Hazza gemia alto, lágrimas escorrendo pelas bochechas rosadas, o prazer misturado com a intensidade quase insuportável. Era bom demais sentir o “papai” alargando seu buraco, esticando-a de um jeito que fazia seu corpo tremer. Seus peitos doíam, esmagados contra a bancada fria, enquanto Louis a fodia por trás, as pernas dela bambas, o desespero gostoso crescendo no fundo do ventre. Ela sabia que estava no limite.
— Papai, eu vou gozar — sussurrou ela, a voz entrecortada por gemidos, o corpo se contorcendo enquanto se rendia completamente ao prazer.

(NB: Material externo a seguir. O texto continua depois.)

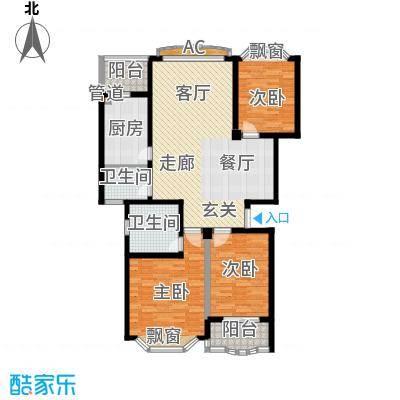 锦泰家园130.00㎡锦泰家园130.00㎡3室2厅2卫1厨户型3室2厅2卫1厨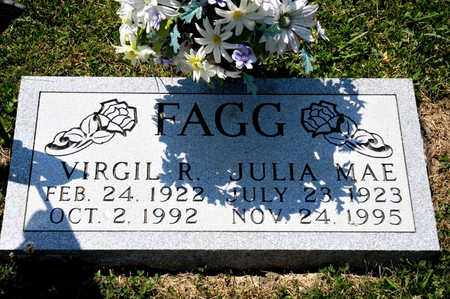 FAGG, VIRGIL R - Richland County, Ohio | VIRGIL R FAGG - Ohio Gravestone Photos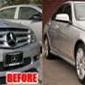 CarPro Auto Body Repair & Paint - Tempe, AZ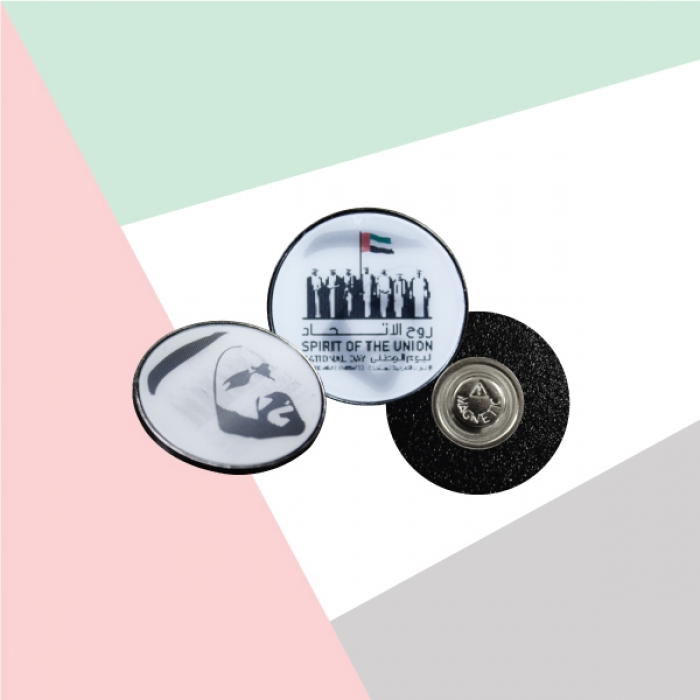 Lenticular Badges with Sheikh Zayed Picture TZ-NDB-22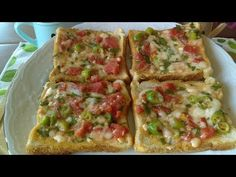 YouTube Color Of The Year, Vegetarian Recipes, Eye Candy, Ethnic Recipes, Youtube, Pizza, Food, Indian, Essen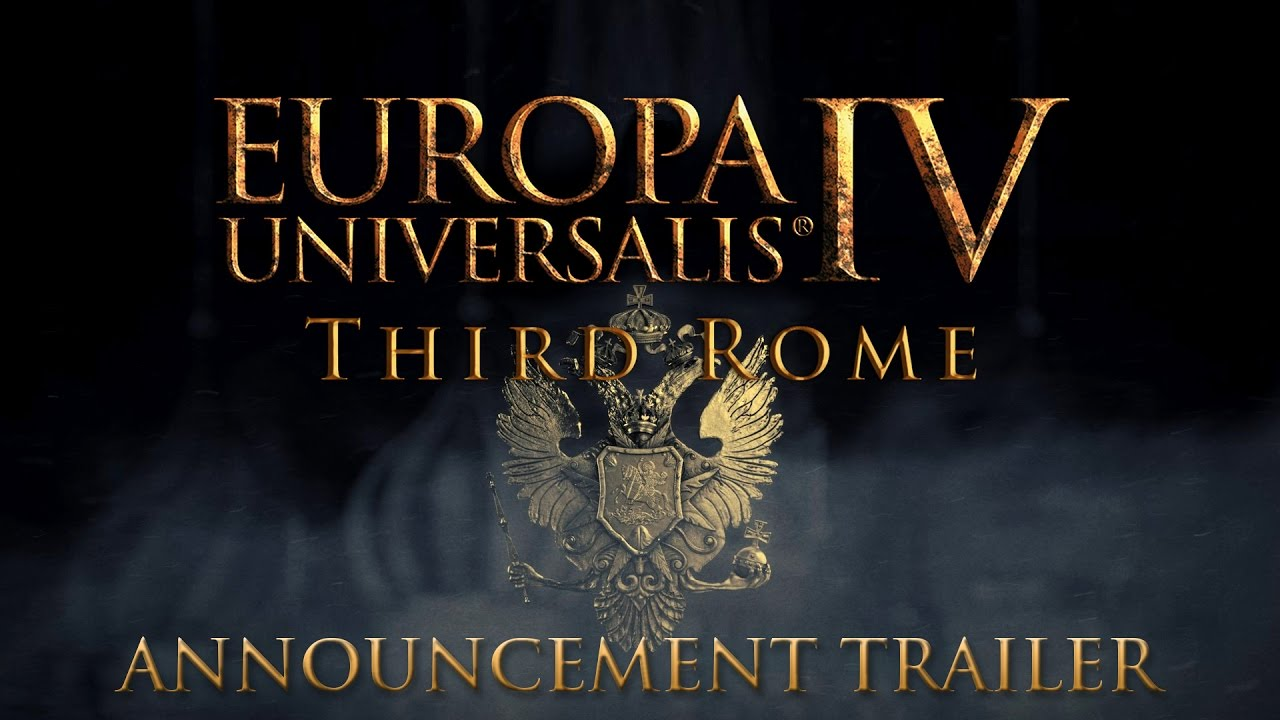 third rome About this content europa universalis iv: third rome is the first immersion pack for europa universalis iv, and builds on the incredible depth of the best-selling historical strategy game the pack focuses on building a deeper experience for russia and its cultural brothers, introducing new means to wield spiritual, political, and military control in the russian empire.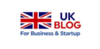UK Blog for Business & Startup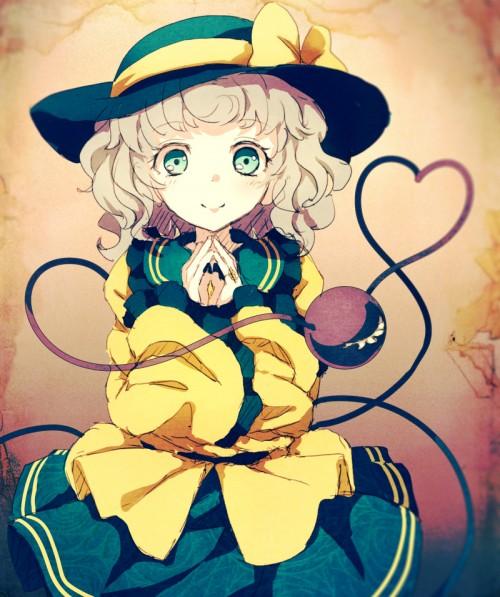 二次 エロ 萌え ゲーム 東方project 古明地こいし 緑髪 帽子 無意識を操る程度の能力 灰色の髪 グリコ 妹 二次エロ画像 komeijikoishi2016042510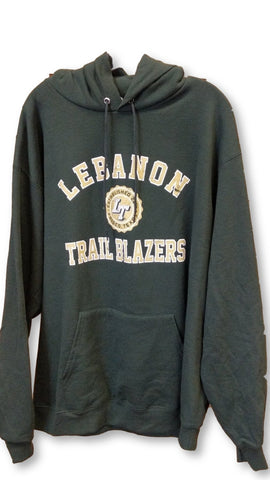 Champion HS Hoodies Hoodies - Frisco Sports Center - Frisco, Texas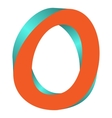 Twisted Letter O Logo Icon Design Template Element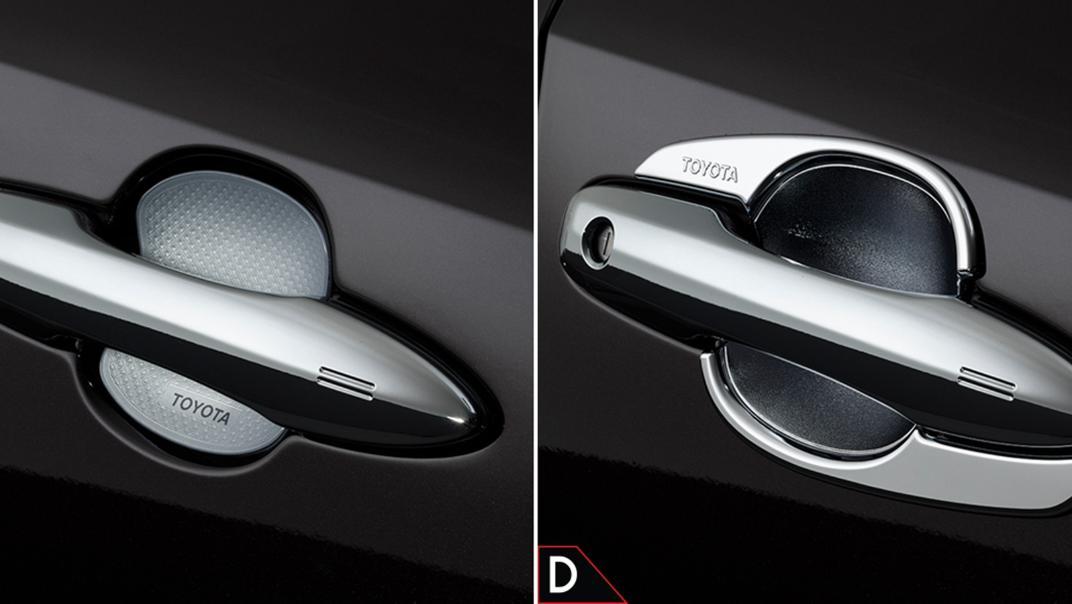 Toyota Corolla Altis 2021 Exterior 018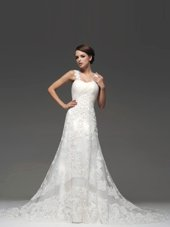 Smart White Bridal Gown Wedding Party and For with Lace and Appliques Straps Sleeveless Brush Train Lace Up
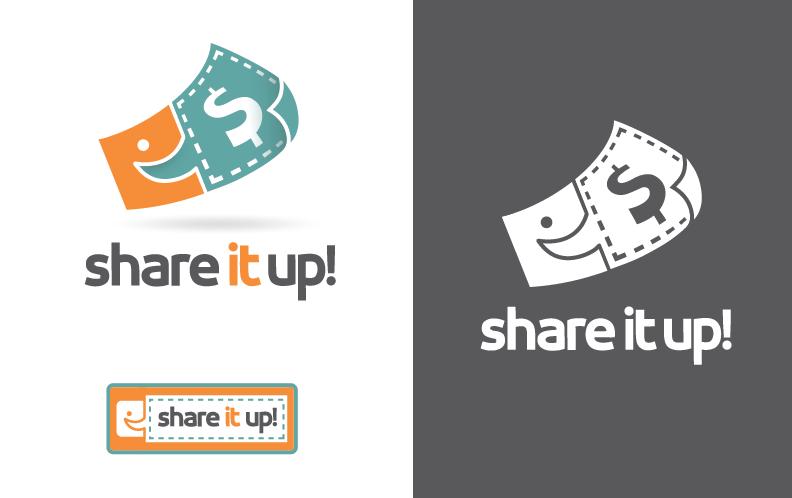 Logo for Social Coupon/Deal App.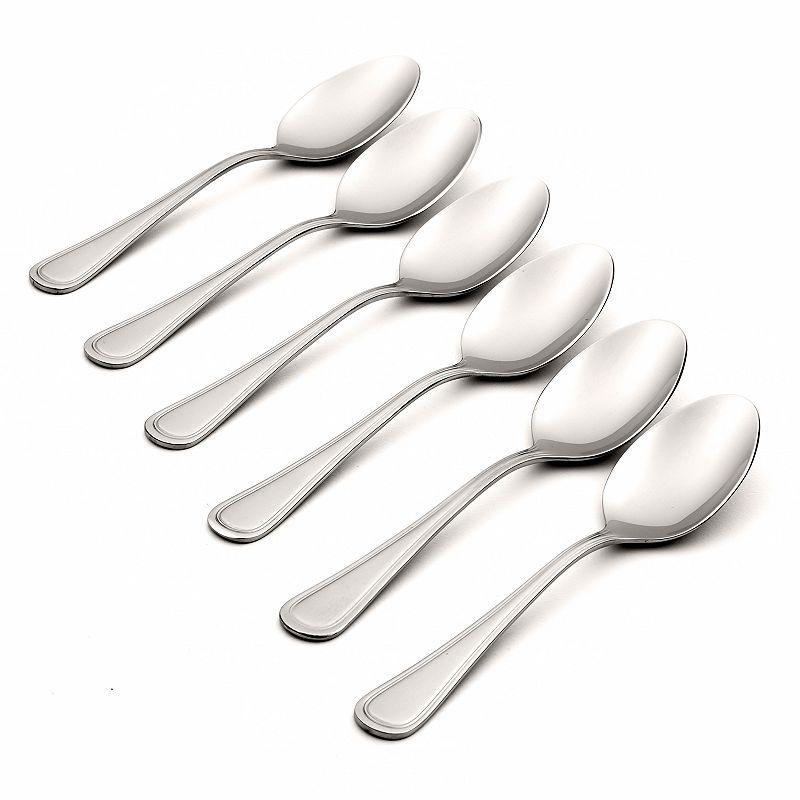 Oneida Infuse 6-pc. Teaspoon Set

— Então goza gostoso pro papai, amor — grunhiu Tomlinson, aumentando a velocidade e a força das estocadas, o pau grosso deslizando com fúria na bucetinha apertada de Hazza. Sua mão desceu até o grelinho dela, começando uma siririca gostosa, os dedos esfregando o montinho de prazer com precisão. O toque foi demais para Hazza, que gozou no mesmo instante, o corpo tremendo enquanto gemia manhosa, sentindo Louis continuar a foder sem parar.
— Você é tão gostosa… poderia passar a noite toda comendo essa buceta — murmurou Louis, a voz rouca de satisfação.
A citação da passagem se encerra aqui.